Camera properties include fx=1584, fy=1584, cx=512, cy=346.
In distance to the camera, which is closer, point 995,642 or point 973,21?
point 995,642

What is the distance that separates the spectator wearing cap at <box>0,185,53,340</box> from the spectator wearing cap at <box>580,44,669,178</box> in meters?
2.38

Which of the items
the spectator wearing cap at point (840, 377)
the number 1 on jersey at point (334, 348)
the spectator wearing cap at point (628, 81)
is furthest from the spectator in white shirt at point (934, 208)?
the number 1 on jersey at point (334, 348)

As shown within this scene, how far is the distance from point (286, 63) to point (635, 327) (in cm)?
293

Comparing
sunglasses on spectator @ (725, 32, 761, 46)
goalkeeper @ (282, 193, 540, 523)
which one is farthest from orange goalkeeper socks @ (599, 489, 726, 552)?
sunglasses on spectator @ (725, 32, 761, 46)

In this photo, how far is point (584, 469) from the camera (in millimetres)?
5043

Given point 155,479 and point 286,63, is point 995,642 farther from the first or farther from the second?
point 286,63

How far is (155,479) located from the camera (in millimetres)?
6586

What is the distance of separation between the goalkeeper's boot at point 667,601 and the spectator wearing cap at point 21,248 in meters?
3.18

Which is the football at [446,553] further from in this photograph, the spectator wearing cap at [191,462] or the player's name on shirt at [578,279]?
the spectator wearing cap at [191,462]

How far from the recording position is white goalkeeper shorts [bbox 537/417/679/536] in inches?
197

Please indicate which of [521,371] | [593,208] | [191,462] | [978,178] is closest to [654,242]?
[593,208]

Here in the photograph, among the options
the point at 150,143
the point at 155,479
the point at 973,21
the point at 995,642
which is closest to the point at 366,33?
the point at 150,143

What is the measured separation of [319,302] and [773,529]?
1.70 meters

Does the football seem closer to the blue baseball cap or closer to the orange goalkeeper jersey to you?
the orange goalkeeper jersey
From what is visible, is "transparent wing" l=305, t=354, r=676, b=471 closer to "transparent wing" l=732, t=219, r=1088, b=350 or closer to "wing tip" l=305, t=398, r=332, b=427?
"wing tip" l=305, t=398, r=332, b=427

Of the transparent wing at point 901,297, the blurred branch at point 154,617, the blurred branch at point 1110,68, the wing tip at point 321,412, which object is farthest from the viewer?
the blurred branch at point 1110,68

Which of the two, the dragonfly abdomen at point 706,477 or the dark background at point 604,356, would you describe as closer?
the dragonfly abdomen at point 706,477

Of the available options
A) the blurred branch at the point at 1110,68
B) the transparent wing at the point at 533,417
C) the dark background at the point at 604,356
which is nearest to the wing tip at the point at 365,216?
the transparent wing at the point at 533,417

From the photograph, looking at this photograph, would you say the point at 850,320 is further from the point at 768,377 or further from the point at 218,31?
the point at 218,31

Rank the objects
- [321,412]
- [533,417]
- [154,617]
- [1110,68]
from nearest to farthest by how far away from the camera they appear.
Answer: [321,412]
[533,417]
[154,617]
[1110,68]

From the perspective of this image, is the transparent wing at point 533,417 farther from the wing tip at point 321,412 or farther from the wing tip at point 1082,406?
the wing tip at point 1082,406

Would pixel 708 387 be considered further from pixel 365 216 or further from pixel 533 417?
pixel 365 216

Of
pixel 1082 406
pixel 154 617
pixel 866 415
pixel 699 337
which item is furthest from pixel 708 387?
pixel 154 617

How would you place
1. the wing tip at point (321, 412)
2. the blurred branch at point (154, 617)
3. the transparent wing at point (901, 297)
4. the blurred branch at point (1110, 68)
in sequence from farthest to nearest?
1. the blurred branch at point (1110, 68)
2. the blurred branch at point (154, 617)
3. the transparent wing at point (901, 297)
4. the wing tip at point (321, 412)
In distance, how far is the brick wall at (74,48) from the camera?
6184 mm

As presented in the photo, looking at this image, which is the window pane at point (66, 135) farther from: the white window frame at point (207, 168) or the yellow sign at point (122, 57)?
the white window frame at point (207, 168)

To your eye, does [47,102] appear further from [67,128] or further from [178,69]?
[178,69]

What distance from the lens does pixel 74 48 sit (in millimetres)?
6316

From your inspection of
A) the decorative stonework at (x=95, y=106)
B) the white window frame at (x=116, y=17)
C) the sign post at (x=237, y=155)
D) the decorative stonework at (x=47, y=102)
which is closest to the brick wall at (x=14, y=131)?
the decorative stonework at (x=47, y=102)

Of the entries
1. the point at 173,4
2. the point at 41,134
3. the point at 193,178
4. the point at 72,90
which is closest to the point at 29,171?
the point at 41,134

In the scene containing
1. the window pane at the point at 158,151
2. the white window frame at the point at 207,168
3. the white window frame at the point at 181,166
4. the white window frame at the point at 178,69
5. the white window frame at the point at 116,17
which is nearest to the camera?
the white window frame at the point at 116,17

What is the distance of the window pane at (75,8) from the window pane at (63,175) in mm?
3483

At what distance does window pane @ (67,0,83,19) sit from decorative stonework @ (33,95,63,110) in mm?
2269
---
Copy out all of the lines above word for word.

• _Result of this exercise_
Camera properties include fx=1584, fy=1584, cx=512, cy=346.
In distance to the camera, which is closer, point 995,642 or point 973,21?
point 995,642

What is the distance that separates the spectator wearing cap at <box>0,185,53,340</box> from the spectator wearing cap at <box>580,44,669,178</box> in meters?
2.38

Which of the items
the spectator wearing cap at point (840, 377)
the number 1 on jersey at point (334, 348)
the spectator wearing cap at point (628, 81)
is furthest from the spectator in white shirt at point (934, 208)?
the number 1 on jersey at point (334, 348)

As shown within this scene, how far is the distance from point (286, 63) to point (635, 327) (in cm)?
293

Comparing
sunglasses on spectator @ (725, 32, 761, 46)
goalkeeper @ (282, 193, 540, 523)
which one is farthest from orange goalkeeper socks @ (599, 489, 726, 552)?
sunglasses on spectator @ (725, 32, 761, 46)

In this photo, how far is point (584, 469) from the camera (in millimetres)?
5043

Given point 155,479 and point 286,63, is point 995,642 farther from the first or farther from the second?
point 286,63

How far is (155,479) located from the camera (in millimetres)?
6586

What is the distance of separation between the goalkeeper's boot at point 667,601 and the spectator wearing cap at point 21,248 in meters?
3.18

Which is the football at [446,553] further from in this photograph, the spectator wearing cap at [191,462] or the player's name on shirt at [578,279]?
the spectator wearing cap at [191,462]

How far from the recording position is white goalkeeper shorts [bbox 537/417/679/536] in inches?
197

Please indicate which of [521,371] | [593,208] | [191,462] | [978,178] is closest to [654,242]?
[593,208]

Here in the photograph, among the options
the point at 150,143
the point at 155,479
the point at 973,21
the point at 995,642
which is closest to the point at 366,33?
the point at 150,143

What is the measured separation of [319,302] and [773,529]?
1.70 meters

Does the football seem closer to the blue baseball cap or closer to the orange goalkeeper jersey to you?
the orange goalkeeper jersey
From what is visible, is "transparent wing" l=305, t=354, r=676, b=471 closer to "transparent wing" l=732, t=219, r=1088, b=350 or closer to "wing tip" l=305, t=398, r=332, b=427?
"wing tip" l=305, t=398, r=332, b=427

Of the transparent wing at point 901,297, the blurred branch at point 154,617, the blurred branch at point 1110,68, the wing tip at point 321,412, which object is farthest from the viewer?
the blurred branch at point 1110,68

Which of the two, the dragonfly abdomen at point 706,477 or the dark background at point 604,356, would you describe as closer?
the dragonfly abdomen at point 706,477

Of the available options
A) the blurred branch at the point at 1110,68
B) the transparent wing at the point at 533,417
C) the dark background at the point at 604,356
which is nearest to the wing tip at the point at 365,216?
the transparent wing at the point at 533,417

From the photograph, looking at this photograph, would you say the point at 850,320 is further from the point at 768,377 or further from the point at 218,31?
the point at 218,31

Rank the objects
- [321,412]
- [533,417]
- [154,617]
- [1110,68]
from nearest to farthest by how far away from the camera they appear.
Answer: [321,412]
[533,417]
[154,617]
[1110,68]

From the perspective of this image, is the transparent wing at point 533,417 farther from the wing tip at point 321,412 or farther from the wing tip at point 1082,406?
the wing tip at point 1082,406

Would pixel 708 387 be considered further from pixel 365 216 or further from pixel 533 417?
pixel 365 216

Of
pixel 1082 406
pixel 154 617
pixel 866 415
pixel 699 337
which item is furthest from pixel 708 387?
pixel 154 617

How would you place
1. the wing tip at point (321, 412)
2. the blurred branch at point (154, 617)
3. the transparent wing at point (901, 297)
4. the blurred branch at point (1110, 68)
in sequence from farthest to nearest?
1. the blurred branch at point (1110, 68)
2. the blurred branch at point (154, 617)
3. the transparent wing at point (901, 297)
4. the wing tip at point (321, 412)
In distance, how far is the brick wall at (74,48) from the camera?
6184 mm

As presented in the photo, looking at this image, which is the window pane at point (66, 135) farther from: the white window frame at point (207, 168) or the yellow sign at point (122, 57)?
the white window frame at point (207, 168)

To your eye, does [47,102] appear further from [67,128] or further from [178,69]?
[178,69]

What distance from the lens does pixel 74 48 sit (in millimetres)?
6316

From your inspection of
A) the decorative stonework at (x=95, y=106)
B) the white window frame at (x=116, y=17)
C) the sign post at (x=237, y=155)
D) the decorative stonework at (x=47, y=102)
which is closest to the brick wall at (x=14, y=131)?
the decorative stonework at (x=47, y=102)

Of the entries
1. the point at 173,4
2. the point at 41,134
3. the point at 193,178
4. the point at 72,90
which is closest to the point at 29,171?
the point at 41,134

In the scene containing
1. the window pane at the point at 158,151
2. the white window frame at the point at 207,168
3. the white window frame at the point at 181,166
4. the white window frame at the point at 178,69
5. the white window frame at the point at 116,17
which is nearest to the camera?
the white window frame at the point at 116,17

What is the distance of the window pane at (75,8) from the window pane at (63,175) in mm?
3483

At what distance does window pane @ (67,0,83,19) sit from decorative stonework @ (33,95,63,110) in mm?
2269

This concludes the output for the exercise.